+++ Data listing
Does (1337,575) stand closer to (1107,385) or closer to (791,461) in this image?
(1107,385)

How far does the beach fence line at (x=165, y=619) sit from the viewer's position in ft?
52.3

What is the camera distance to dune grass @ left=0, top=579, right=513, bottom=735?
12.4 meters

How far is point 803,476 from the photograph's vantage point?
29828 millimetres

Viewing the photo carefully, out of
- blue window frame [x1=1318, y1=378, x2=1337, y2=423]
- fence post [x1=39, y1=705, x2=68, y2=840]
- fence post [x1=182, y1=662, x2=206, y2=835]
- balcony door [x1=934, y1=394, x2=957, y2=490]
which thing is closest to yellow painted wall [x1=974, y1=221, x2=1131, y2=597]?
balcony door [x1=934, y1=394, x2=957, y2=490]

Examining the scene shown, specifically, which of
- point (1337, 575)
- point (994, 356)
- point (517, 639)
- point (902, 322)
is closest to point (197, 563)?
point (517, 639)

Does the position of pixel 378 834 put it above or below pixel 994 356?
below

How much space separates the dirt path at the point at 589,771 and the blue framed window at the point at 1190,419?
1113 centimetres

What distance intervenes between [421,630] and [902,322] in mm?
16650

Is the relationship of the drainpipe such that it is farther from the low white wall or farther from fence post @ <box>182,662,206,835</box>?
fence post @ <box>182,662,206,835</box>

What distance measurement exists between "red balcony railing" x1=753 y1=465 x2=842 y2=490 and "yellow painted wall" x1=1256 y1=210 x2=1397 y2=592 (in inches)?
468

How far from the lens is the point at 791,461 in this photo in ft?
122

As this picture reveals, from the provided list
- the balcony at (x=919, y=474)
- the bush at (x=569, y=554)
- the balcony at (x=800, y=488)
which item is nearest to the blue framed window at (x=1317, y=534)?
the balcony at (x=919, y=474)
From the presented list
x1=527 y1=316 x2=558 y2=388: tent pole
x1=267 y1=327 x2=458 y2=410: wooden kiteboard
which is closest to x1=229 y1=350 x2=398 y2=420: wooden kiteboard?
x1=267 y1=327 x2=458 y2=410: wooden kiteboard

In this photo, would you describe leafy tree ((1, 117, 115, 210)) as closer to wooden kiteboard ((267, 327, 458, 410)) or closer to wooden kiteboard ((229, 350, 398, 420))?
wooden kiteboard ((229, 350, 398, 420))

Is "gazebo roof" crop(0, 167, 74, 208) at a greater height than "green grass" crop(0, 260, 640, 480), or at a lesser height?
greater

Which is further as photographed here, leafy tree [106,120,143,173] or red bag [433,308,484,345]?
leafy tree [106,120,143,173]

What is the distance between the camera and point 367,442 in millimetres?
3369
++++++
• **What needs to be done**:
Repeat all of the entries exactly.

• **Worked answer**:
Does (1337,575) stand closer to (1107,385) or closer to (791,461) in this image?
(1107,385)

How far does the beach fence line at (x=165, y=619) sit from the viewer's position in ft?
52.3

What is the camera distance to dune grass @ left=0, top=579, right=513, bottom=735?
12.4 meters

How far is point 803,476 from the photograph's vantage point?
29828 millimetres

Viewing the photo carefully, out of
- blue window frame [x1=1318, y1=378, x2=1337, y2=423]
- fence post [x1=39, y1=705, x2=68, y2=840]
- fence post [x1=182, y1=662, x2=206, y2=835]
- balcony door [x1=934, y1=394, x2=957, y2=490]
which thing is closest to yellow painted wall [x1=974, y1=221, x2=1131, y2=597]?
balcony door [x1=934, y1=394, x2=957, y2=490]

Examining the scene shown, specifically, which of
- point (1337, 575)
- point (994, 356)
- point (517, 639)
- point (902, 322)
is closest to point (197, 563)?
point (517, 639)

Does the position of pixel 378 834 put it above or below pixel 994 356?
below

How much space separates the dirt path at the point at 589,771 and the blue framed window at the point at 1190,419?
1113 centimetres

What distance intervenes between [421,630] and [902,322] in mm?
16650

Is the relationship of the drainpipe such that it is farther from the low white wall or farther from fence post @ <box>182,662,206,835</box>?
fence post @ <box>182,662,206,835</box>

What distance measurement exists between "red balcony railing" x1=753 y1=465 x2=842 y2=490 and "yellow painted wall" x1=1256 y1=210 x2=1397 y2=592 (in inches)?
468

How far from the lens is the point at 791,461 in this photo in ft?
122

As this picture reveals, from the provided list
- the balcony at (x=919, y=474)
- the bush at (x=569, y=554)
- the balcony at (x=800, y=488)
which item is nearest to the blue framed window at (x=1317, y=534)?
the balcony at (x=919, y=474)
From the presented list
x1=527 y1=316 x2=558 y2=388: tent pole
x1=267 y1=327 x2=458 y2=410: wooden kiteboard
which is closest to x1=229 y1=350 x2=398 y2=420: wooden kiteboard?
x1=267 y1=327 x2=458 y2=410: wooden kiteboard

In this photo, would you describe leafy tree ((1, 117, 115, 210)) as closer to wooden kiteboard ((267, 327, 458, 410)) or closer to wooden kiteboard ((229, 350, 398, 420))?
wooden kiteboard ((229, 350, 398, 420))

Is "gazebo roof" crop(0, 167, 74, 208) at a greater height than "green grass" crop(0, 260, 640, 480), or at a lesser height?
greater

Which is further as photographed here, leafy tree [106,120,143,173] or red bag [433,308,484,345]?
leafy tree [106,120,143,173]

What is the distance between the camera and point 367,442 in millimetres?
3369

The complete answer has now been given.